### Extracted data ###

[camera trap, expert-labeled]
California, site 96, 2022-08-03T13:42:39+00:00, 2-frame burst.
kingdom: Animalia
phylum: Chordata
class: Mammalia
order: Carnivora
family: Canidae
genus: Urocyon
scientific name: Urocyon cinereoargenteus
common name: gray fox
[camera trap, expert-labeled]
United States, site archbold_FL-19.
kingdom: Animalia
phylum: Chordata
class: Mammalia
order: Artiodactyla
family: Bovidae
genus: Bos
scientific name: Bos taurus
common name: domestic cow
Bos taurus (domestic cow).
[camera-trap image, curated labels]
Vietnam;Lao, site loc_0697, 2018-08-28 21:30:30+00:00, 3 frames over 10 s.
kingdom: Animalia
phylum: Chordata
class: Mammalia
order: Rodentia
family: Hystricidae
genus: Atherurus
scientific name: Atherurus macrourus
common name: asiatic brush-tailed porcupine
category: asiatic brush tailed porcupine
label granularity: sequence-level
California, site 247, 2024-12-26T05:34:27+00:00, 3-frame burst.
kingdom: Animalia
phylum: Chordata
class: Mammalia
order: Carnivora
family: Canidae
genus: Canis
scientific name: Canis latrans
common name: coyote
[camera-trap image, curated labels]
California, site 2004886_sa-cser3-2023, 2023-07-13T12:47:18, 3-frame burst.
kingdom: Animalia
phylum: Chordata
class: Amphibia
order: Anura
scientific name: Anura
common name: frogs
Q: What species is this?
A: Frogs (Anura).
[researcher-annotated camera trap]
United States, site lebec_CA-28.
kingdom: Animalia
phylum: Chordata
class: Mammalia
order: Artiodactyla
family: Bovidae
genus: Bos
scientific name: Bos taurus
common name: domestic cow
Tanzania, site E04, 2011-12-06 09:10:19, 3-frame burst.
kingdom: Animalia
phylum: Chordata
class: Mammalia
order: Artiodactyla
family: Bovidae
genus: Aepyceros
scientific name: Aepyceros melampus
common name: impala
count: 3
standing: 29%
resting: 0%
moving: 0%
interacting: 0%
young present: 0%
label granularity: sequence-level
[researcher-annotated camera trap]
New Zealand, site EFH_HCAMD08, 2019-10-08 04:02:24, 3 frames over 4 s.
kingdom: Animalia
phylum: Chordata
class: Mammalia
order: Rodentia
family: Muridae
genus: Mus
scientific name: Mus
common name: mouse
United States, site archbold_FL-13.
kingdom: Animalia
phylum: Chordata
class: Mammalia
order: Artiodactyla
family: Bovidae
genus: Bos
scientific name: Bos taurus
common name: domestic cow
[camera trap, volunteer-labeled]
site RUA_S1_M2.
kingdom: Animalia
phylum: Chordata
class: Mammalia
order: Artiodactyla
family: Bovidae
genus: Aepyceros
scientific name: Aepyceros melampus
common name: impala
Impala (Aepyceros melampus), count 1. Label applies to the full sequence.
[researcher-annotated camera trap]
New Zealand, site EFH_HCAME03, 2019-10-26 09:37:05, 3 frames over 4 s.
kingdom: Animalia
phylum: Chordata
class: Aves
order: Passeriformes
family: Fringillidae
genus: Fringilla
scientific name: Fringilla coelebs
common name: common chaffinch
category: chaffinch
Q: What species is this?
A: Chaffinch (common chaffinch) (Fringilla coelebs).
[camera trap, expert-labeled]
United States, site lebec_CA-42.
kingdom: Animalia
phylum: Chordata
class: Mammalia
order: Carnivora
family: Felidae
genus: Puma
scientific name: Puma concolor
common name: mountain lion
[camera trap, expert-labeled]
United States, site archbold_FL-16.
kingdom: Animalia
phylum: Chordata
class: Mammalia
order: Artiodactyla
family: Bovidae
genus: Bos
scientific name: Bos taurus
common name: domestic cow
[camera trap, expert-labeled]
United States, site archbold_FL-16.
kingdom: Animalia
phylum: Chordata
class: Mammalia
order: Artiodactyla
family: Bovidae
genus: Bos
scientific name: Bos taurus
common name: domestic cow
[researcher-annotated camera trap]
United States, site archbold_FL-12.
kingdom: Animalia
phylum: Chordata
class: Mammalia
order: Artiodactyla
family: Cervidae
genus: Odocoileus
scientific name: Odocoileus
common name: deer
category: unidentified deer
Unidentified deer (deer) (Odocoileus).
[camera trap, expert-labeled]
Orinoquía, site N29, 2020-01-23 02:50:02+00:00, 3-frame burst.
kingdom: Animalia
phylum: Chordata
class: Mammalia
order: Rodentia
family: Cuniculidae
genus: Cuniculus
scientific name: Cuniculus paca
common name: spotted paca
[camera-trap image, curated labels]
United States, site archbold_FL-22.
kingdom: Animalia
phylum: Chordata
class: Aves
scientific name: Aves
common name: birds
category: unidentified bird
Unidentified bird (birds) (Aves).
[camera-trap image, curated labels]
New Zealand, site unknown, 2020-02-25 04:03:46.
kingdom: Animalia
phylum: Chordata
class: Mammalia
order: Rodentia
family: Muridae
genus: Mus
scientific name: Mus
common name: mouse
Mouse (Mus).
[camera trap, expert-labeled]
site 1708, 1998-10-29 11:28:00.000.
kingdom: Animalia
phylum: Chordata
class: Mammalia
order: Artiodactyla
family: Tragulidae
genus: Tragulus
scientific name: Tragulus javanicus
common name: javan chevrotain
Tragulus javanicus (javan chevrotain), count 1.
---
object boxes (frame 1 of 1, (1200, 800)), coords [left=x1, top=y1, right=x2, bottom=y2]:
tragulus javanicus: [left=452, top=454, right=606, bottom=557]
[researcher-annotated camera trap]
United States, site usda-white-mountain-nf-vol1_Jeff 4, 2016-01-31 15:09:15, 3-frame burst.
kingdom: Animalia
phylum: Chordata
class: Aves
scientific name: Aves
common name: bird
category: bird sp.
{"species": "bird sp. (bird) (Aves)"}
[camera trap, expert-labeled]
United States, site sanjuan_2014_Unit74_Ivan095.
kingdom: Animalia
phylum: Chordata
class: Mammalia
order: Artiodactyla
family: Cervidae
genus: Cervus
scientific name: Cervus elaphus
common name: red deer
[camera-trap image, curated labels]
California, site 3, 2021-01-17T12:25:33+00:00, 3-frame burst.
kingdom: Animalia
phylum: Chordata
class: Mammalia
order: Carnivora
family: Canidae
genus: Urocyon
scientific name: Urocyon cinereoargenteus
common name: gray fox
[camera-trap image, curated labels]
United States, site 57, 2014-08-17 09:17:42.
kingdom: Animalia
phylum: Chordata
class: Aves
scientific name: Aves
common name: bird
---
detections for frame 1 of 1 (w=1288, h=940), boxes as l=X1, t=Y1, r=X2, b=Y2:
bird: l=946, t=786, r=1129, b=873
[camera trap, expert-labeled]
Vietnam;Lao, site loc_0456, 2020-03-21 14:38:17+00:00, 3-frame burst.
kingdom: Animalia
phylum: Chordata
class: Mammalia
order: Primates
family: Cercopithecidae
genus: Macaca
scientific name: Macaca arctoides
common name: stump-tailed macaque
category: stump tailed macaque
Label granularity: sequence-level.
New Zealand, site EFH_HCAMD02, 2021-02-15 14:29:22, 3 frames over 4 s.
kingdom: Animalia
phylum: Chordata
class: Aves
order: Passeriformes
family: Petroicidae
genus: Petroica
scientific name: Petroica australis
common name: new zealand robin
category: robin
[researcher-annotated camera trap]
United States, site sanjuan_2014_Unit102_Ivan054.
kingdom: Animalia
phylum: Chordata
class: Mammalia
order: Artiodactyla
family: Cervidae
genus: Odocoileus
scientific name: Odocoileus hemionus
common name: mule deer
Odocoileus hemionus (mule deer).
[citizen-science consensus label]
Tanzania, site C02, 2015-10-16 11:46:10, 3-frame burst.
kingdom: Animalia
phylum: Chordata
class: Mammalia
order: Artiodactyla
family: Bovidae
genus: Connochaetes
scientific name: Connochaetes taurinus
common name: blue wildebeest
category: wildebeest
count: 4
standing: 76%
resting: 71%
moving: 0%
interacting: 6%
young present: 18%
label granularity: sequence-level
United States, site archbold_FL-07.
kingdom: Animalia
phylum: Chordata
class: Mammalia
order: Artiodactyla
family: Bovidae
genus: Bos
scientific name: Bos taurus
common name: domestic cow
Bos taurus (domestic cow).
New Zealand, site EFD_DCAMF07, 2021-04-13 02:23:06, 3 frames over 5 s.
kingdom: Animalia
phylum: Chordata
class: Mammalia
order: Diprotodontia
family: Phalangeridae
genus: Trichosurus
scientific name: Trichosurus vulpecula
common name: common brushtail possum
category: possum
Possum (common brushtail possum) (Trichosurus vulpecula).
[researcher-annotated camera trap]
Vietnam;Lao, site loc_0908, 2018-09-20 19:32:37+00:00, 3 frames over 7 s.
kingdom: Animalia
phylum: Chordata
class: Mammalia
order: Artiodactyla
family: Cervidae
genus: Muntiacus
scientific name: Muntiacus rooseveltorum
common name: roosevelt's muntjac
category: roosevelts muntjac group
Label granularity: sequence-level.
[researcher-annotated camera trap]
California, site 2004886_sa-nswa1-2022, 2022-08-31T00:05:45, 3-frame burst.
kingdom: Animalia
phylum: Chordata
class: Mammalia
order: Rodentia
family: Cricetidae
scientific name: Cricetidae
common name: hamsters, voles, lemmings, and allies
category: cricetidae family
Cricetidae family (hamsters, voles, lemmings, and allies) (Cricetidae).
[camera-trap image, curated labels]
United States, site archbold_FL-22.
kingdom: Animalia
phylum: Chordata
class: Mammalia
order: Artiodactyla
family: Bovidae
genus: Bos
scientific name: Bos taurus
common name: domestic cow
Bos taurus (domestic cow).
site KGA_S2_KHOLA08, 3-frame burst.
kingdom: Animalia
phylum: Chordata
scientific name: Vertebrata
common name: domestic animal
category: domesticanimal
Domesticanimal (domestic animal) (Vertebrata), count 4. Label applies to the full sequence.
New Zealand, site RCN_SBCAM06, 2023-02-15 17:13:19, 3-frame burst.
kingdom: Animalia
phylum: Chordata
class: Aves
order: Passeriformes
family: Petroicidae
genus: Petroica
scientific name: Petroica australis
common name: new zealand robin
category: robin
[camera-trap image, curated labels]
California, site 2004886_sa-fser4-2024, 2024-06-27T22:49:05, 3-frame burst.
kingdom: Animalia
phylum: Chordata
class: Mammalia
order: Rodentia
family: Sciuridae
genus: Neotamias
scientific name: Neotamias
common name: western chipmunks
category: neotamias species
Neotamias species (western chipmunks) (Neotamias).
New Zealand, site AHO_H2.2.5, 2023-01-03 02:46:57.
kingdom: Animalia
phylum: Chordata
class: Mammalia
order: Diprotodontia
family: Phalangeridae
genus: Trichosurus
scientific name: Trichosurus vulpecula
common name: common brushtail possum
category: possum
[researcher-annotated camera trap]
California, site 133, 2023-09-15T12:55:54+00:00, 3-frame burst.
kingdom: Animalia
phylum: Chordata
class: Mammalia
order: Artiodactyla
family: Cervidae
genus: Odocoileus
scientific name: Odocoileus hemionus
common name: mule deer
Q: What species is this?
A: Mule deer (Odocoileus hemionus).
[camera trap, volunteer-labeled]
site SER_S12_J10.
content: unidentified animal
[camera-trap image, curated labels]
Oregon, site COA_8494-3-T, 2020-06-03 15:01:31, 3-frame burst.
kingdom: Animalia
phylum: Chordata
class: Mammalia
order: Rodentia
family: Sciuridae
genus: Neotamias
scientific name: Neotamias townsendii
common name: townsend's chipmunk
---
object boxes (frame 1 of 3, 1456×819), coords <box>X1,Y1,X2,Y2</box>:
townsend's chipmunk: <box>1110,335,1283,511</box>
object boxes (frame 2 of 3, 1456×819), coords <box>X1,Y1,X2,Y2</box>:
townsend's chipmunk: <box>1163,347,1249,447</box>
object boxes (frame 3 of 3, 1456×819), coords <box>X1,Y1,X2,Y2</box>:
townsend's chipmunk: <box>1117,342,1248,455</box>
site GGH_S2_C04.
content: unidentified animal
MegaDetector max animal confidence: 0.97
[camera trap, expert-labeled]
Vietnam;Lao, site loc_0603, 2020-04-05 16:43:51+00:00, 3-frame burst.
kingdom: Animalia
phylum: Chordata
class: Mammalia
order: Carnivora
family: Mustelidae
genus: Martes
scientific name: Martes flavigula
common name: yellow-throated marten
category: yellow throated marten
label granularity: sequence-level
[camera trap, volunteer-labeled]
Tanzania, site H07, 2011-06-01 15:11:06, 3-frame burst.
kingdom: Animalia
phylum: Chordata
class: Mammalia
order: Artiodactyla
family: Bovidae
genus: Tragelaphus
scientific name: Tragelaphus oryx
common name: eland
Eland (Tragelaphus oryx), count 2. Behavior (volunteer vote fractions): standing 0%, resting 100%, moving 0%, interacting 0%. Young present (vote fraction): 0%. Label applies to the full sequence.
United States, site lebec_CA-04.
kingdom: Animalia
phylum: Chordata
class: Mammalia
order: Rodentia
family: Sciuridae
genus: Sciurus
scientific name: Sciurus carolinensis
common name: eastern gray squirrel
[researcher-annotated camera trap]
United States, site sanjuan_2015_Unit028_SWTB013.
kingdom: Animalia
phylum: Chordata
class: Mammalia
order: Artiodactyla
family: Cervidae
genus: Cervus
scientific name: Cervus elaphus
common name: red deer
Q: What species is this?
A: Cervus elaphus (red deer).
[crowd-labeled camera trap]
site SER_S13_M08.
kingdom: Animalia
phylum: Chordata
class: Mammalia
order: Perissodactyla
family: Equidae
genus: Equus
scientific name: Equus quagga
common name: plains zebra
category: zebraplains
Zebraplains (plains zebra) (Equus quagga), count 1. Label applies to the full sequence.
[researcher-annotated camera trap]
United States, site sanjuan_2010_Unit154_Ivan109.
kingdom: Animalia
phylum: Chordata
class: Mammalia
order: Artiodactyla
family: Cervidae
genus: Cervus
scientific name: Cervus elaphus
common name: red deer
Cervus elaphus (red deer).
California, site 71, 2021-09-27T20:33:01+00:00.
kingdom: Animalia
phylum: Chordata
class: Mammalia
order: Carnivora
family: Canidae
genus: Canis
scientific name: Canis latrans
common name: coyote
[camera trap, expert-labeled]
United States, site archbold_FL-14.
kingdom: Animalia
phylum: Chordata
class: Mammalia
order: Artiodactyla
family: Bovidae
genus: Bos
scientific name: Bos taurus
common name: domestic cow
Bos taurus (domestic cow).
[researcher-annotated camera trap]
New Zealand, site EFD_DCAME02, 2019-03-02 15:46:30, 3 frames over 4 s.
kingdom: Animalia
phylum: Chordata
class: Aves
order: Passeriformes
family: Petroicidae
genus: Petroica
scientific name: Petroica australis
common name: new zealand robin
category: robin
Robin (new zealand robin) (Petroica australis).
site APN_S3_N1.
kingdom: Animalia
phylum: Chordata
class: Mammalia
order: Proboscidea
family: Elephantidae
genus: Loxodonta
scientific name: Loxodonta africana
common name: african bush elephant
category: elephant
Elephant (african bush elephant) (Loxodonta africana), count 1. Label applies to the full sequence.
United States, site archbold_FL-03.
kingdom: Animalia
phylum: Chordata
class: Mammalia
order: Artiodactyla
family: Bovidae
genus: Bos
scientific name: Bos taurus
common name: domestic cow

###

## Exercise prompt
Above are the records; from them, give again exactly the lines from the one containing "Tanzania, site C02, 2015-10-16" through the one containing "scientific name: Muntiacus rooseveltorum", both included.

## Answer area
Tanzania, site C02, 2015-10-16 11:46:10, 3-frame burst.
kingdom: Animalia
phylum: Chordata
class: Mammalia
order: Artiodactyla
family: Bovidae
genus: Connochaetes
scientific name: Connochaetes taurinus
common name: blue wildebeest
category: wildebeest
count: 4
standing: 76%
resting: 71%
moving: 0%
interacting: 6%
young present: 18%
label granularity: sequence-level
United States, site archbold_FL-07.
kingdom: Animalia
phylum: Chordata
class: Mammalia
order: Artiodactyla
family: Bovidae
genus: Bos
scientific name: Bos taurus
common name: domestic cow
Bos taurus (domestic cow).
New Zealand, site EFD_DCAMF07, 2021-04-13 02:23:06, 3 frames over 5 s.
kingdom: Animalia
phylum: Chordata
class: Mammalia
order: Diprotodontia
family: Phalangeridae
genus: Trichosurus
scientific name: Trichosurus vulpecula
common name: common brushtail possum
category: possum
Possum (common brushtail possum) (Trichosurus vulpecula).
[researcher-annotated camera trap]
Vietnam;Lao, site loc_0908, 2018-09-20 19:32:37+00:00, 3 frames over 7 s.
kingdom: Animalia
phylum: Chordata
class: Mammalia
order: Artiodactyla
family: Cervidae
genus: Muntiacus
scientific name: Muntiacus rooseveltorum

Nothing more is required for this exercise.